▸ WHAT YOU SHOULD DO
Rewrite all the rows below as a numbered list, dropping blank lines and leaving the pictures out.

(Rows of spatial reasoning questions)
START
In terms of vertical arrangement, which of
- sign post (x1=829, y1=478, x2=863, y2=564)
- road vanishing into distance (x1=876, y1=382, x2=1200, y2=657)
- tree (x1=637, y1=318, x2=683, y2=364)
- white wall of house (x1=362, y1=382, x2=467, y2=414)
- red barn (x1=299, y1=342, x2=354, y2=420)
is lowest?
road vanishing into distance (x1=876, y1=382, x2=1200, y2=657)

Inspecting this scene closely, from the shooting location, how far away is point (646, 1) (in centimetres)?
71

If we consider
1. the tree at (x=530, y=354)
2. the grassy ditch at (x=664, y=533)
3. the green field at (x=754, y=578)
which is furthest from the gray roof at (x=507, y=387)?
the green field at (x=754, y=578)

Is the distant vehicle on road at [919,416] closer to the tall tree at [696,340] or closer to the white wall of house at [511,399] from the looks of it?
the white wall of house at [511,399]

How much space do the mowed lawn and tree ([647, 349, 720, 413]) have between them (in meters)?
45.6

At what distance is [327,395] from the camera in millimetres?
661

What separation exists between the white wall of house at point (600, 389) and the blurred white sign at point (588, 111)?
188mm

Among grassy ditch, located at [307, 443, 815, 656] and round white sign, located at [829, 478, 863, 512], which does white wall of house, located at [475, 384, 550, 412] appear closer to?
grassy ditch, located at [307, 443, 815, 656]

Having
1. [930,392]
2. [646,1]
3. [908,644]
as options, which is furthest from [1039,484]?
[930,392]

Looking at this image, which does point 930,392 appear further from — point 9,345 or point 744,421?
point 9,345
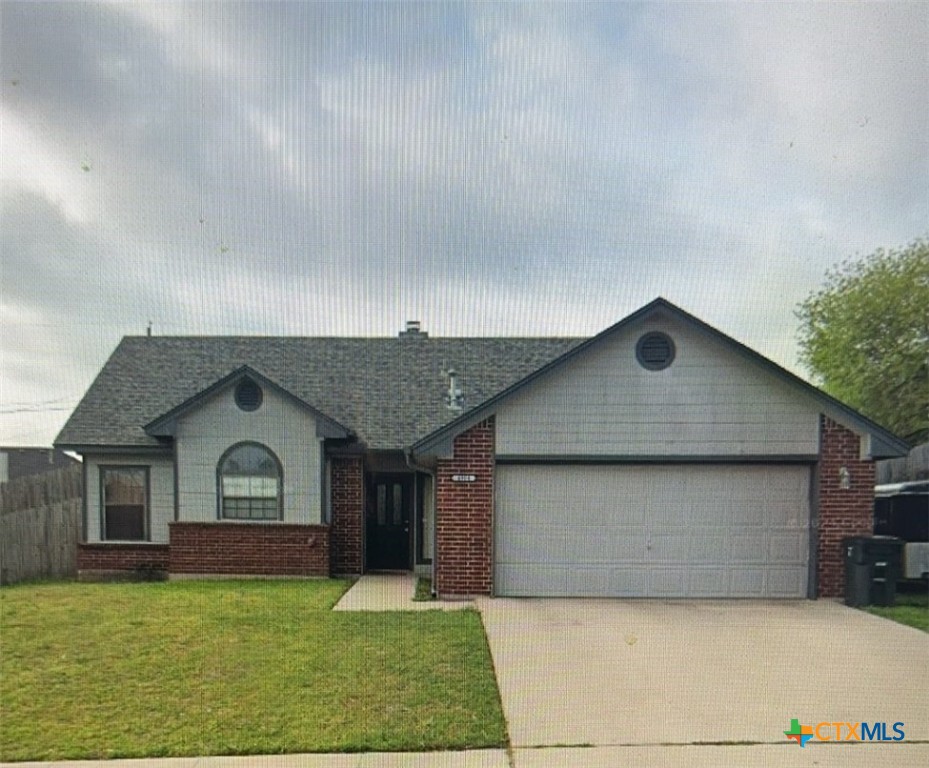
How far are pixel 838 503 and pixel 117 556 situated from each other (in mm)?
11261

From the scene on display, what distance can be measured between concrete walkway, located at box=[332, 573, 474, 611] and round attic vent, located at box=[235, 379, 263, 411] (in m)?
3.35

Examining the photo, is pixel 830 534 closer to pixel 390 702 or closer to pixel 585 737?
pixel 585 737

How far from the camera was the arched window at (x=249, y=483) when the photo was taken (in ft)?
29.8

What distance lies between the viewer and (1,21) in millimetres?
3482

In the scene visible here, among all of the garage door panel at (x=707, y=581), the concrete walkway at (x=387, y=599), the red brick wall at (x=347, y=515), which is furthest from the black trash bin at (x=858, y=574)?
the red brick wall at (x=347, y=515)

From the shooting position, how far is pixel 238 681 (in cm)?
438

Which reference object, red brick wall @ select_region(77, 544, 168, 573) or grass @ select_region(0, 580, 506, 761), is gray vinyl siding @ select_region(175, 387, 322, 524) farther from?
grass @ select_region(0, 580, 506, 761)

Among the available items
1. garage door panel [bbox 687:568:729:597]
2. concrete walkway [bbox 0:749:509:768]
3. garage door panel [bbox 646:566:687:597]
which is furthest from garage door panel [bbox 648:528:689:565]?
concrete walkway [bbox 0:749:509:768]

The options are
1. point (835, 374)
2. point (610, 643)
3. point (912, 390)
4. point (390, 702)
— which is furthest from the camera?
point (835, 374)

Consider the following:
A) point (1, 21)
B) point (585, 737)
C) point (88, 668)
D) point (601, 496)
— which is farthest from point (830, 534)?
point (1, 21)

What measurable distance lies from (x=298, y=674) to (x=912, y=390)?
13692mm

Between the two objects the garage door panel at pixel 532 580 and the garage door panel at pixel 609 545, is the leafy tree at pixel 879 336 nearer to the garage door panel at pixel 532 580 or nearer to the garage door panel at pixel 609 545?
the garage door panel at pixel 609 545

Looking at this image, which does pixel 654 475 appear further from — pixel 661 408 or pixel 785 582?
pixel 785 582

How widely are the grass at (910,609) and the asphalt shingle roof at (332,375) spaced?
6667 mm
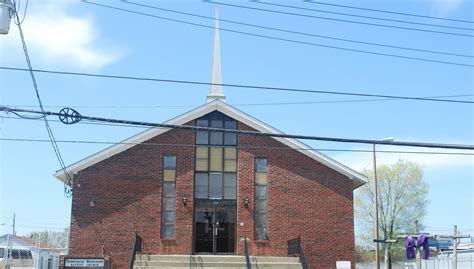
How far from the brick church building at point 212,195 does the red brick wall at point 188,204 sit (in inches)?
1.6

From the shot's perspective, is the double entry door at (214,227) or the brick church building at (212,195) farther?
the double entry door at (214,227)

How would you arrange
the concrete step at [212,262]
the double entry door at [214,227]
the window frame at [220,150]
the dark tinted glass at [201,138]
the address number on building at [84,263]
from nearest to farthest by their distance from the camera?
1. the address number on building at [84,263]
2. the concrete step at [212,262]
3. the double entry door at [214,227]
4. the window frame at [220,150]
5. the dark tinted glass at [201,138]

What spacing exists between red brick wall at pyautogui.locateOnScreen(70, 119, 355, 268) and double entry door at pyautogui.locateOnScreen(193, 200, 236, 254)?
1.30ft

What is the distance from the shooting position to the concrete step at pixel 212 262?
944 inches

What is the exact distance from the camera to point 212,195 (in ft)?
85.9

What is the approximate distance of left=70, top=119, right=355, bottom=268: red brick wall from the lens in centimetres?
2523

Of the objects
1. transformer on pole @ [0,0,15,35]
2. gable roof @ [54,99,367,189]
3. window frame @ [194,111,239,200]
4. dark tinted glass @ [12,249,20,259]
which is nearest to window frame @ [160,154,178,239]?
window frame @ [194,111,239,200]

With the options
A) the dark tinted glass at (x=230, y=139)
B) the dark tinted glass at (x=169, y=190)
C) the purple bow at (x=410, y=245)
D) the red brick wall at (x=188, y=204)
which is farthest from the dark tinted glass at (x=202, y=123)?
the purple bow at (x=410, y=245)

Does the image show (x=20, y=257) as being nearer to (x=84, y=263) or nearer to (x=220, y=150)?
(x=84, y=263)

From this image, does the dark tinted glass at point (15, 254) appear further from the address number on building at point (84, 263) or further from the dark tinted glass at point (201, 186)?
the dark tinted glass at point (201, 186)

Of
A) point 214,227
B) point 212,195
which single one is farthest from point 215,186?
point 214,227

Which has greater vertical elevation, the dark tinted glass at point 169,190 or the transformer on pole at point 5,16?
the transformer on pole at point 5,16

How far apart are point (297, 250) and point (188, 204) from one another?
4726 mm

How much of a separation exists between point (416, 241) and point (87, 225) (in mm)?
12892
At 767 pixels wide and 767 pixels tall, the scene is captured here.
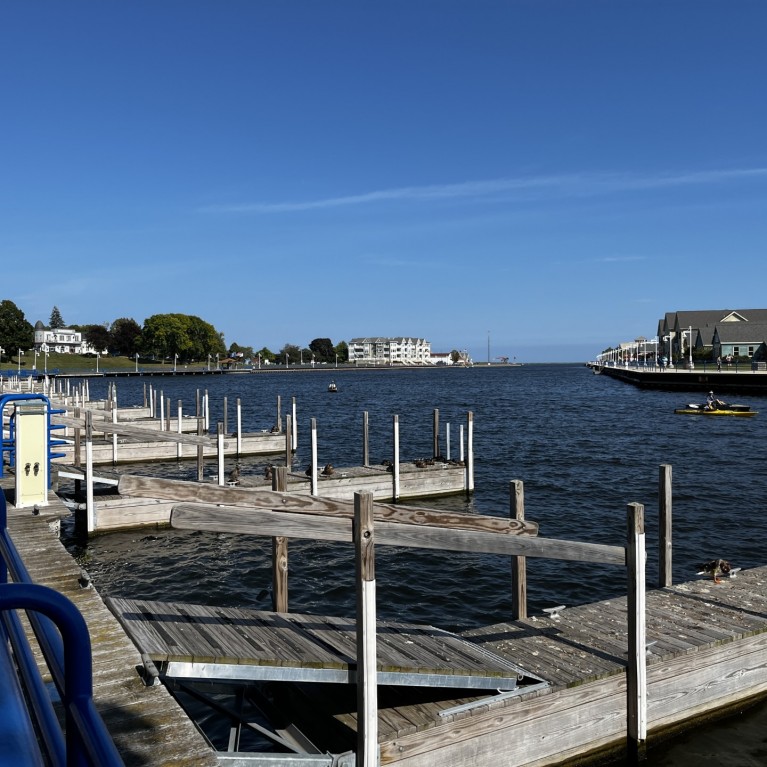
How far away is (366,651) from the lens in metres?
6.14

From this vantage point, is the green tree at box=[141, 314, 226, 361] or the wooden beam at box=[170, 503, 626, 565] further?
the green tree at box=[141, 314, 226, 361]

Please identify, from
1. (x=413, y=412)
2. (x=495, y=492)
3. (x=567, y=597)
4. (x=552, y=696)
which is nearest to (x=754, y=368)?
END
▸ EXERCISE ANSWER
1. In terms of vertical arrangement, which of
2. - sign post (x1=829, y1=478, x2=863, y2=564)
3. - road vanishing into distance (x1=876, y1=382, x2=1200, y2=657)
4. - tree (x1=637, y1=318, x2=683, y2=364)
5. - white wall of house (x1=362, y1=382, x2=467, y2=414)
6. - red barn (x1=299, y1=342, x2=354, y2=420)
7. is lowest?
8. road vanishing into distance (x1=876, y1=382, x2=1200, y2=657)
9. Inspecting this scene closely, from the shooting location, how far away is point (646, 1) (in centimetres)?
10. 71
11. If we consider
12. 1. the tree at (x=530, y=354)
13. 2. the grassy ditch at (x=664, y=533)
14. 3. the green field at (x=754, y=578)
15. which is furthest from the gray roof at (x=507, y=387)?
16. the green field at (x=754, y=578)
17. Is the distant vehicle on road at [919,416] closer to the tall tree at [696,340] or closer to the white wall of house at [511,399] from the looks of it?
18. the white wall of house at [511,399]
19. How much space do the mowed lawn and tree ([647, 349, 720, 413]) have between them (in meters)?
20. 45.6
21. At what distance is [327,395] from the camera in millimetres?
22. 661
23. What separation exists between the white wall of house at point (600, 389) and the blurred white sign at point (588, 111)?
24. 188mm
25. Among grassy ditch, located at [307, 443, 815, 656] and round white sign, located at [829, 478, 863, 512], which does white wall of house, located at [475, 384, 550, 412] appear closer to?
26. grassy ditch, located at [307, 443, 815, 656]
27. Having
28. 1. [930,392]
29. 2. [646,1]
30. 3. [908,644]
31. as options, which is furthest from [1039,484]?
32. [930,392]
33. Looking at this image, which does point 930,392 appear further from — point 9,345 or point 744,421?
34. point 9,345
35. How far are pixel 838 503 and pixel 117 556 situated from each other (in mm)?
36. 11261
37. From the scene on display, what distance can be measured between concrete walkway, located at box=[332, 573, 474, 611] and round attic vent, located at box=[235, 379, 263, 411] (in m)?
38. 3.35
39. Examining the photo, is pixel 830 534 closer to pixel 390 702 or closer to pixel 585 737?
40. pixel 585 737
41. How far from the camera was the arched window at (x=249, y=483) when the photo was taken (in ft)?
42. 29.8
43. What distance lies between the viewer and (1,21) in millimetres?
44. 3482
45. In the scene visible here, among all of the garage door panel at (x=707, y=581), the concrete walkway at (x=387, y=599), the red brick wall at (x=347, y=515), which is furthest from the black trash bin at (x=858, y=574)?
46. the red brick wall at (x=347, y=515)
47. From the shooting position, how far is pixel 238 681 (in cm)?
48. 438
49. Which reference object, red brick wall @ select_region(77, 544, 168, 573) or grass @ select_region(0, 580, 506, 761), is gray vinyl siding @ select_region(175, 387, 322, 524) farther from?
50. grass @ select_region(0, 580, 506, 761)
51. Among the available items
52. 1. garage door panel [bbox 687:568:729:597]
53. 2. concrete walkway [bbox 0:749:509:768]
54. 3. garage door panel [bbox 646:566:687:597]
55. which is furthest from garage door panel [bbox 648:528:689:565]?
56. concrete walkway [bbox 0:749:509:768]
57. The options are
58. 1. point (835, 374)
59. 2. point (610, 643)
60. 3. point (912, 390)
61. 4. point (390, 702)
62. — which is furthest from the camera?
63. point (835, 374)
64. Consider the following:
65. A) point (1, 21)
66. B) point (585, 737)
67. C) point (88, 668)
68. D) point (601, 496)
69. — which is farthest from point (830, 534)?
70. point (1, 21)
71. What measurable distance lies from (x=298, y=674) to (x=912, y=390)?
72. 13692mm
73. Between the two objects the garage door panel at pixel 532 580 and the garage door panel at pixel 609 545, is the leafy tree at pixel 879 336 nearer to the garage door panel at pixel 532 580 or nearer to the garage door panel at pixel 609 545?
74. the garage door panel at pixel 609 545
75. Looking at this image, which does pixel 654 475 appear further from — pixel 661 408 or pixel 785 582?
76. pixel 785 582
77. How widely are the grass at (910,609) and the asphalt shingle roof at (332,375) spaced?
78. 6667 mm
79. How far from the brick church building at point 212,195 does the red brick wall at point 188,204 sit (in inches)?
80. 1.6
81. From the shot's perspective, is the double entry door at (214,227) or the brick church building at (212,195) farther?
82. the double entry door at (214,227)
83. How would you arrange
84. the concrete step at [212,262]
85. the double entry door at [214,227]
86. the window frame at [220,150]
87. the dark tinted glass at [201,138]
88. the address number on building at [84,263]
89. from nearest to farthest by their distance from the camera?
90. 1. the address number on building at [84,263]
91. 2. the concrete step at [212,262]
92. 3. the double entry door at [214,227]
93. 4. the window frame at [220,150]
94. 5. the dark tinted glass at [201,138]
95. What spacing exists between red brick wall at pyautogui.locateOnScreen(70, 119, 355, 268) and double entry door at pyautogui.locateOnScreen(193, 200, 236, 254)?
96. 1.30ft
97. What is the distance from the shooting position to the concrete step at pixel 212 262?
98. 944 inches
99. What is the exact distance from the camera to point 212,195 (in ft)?
100. 85.9
101. What is the approximate distance of left=70, top=119, right=355, bottom=268: red brick wall from the lens in centimetres?
102. 2523
103. Of the objects
104. 1. transformer on pole @ [0,0,15,35]
105. 2. gable roof @ [54,99,367,189]
106. 3. window frame @ [194,111,239,200]
107. 4. dark tinted glass @ [12,249,20,259]
108. which is nearest to window frame @ [160,154,178,239]?
109. window frame @ [194,111,239,200]
110. With the options
111. A) the dark tinted glass at (x=230, y=139)
112. B) the dark tinted glass at (x=169, y=190)
113. C) the purple bow at (x=410, y=245)
114. D) the red brick wall at (x=188, y=204)
115. which is farthest from the dark tinted glass at (x=202, y=123)?
116. the purple bow at (x=410, y=245)
117. Does the image show (x=20, y=257) as being nearer to (x=84, y=263) or nearer to (x=220, y=150)?
118. (x=84, y=263)
119. From this image, does the dark tinted glass at point (15, 254) appear further from the address number on building at point (84, 263) or further from the dark tinted glass at point (201, 186)?
120. the dark tinted glass at point (201, 186)
121. Of
122. A) point 214,227
123. B) point 212,195
124. which single one is farthest from point 215,186?
125. point 214,227
126. Which has greater vertical elevation, the dark tinted glass at point 169,190 or the transformer on pole at point 5,16?
127. the transformer on pole at point 5,16
128. How far apart are point (297, 250) and point (188, 204) from one another?
129. 4726 mm
130. How much of a separation exists between point (416, 241) and point (87, 225) (in mm)?
131. 12892
132. At 767 pixels wide and 767 pixels tall, the scene is captured here.
133. How far away is (366,651) from the lens in metres?
134. 6.14
135. From this vantage point, is the green tree at box=[141, 314, 226, 361] or the wooden beam at box=[170, 503, 626, 565] further?
136. the green tree at box=[141, 314, 226, 361]
137. Please identify, from
138. 1. (x=413, y=412)
139. 2. (x=495, y=492)
140. 3. (x=567, y=597)
141. 4. (x=552, y=696)
142. which is nearest to (x=754, y=368)?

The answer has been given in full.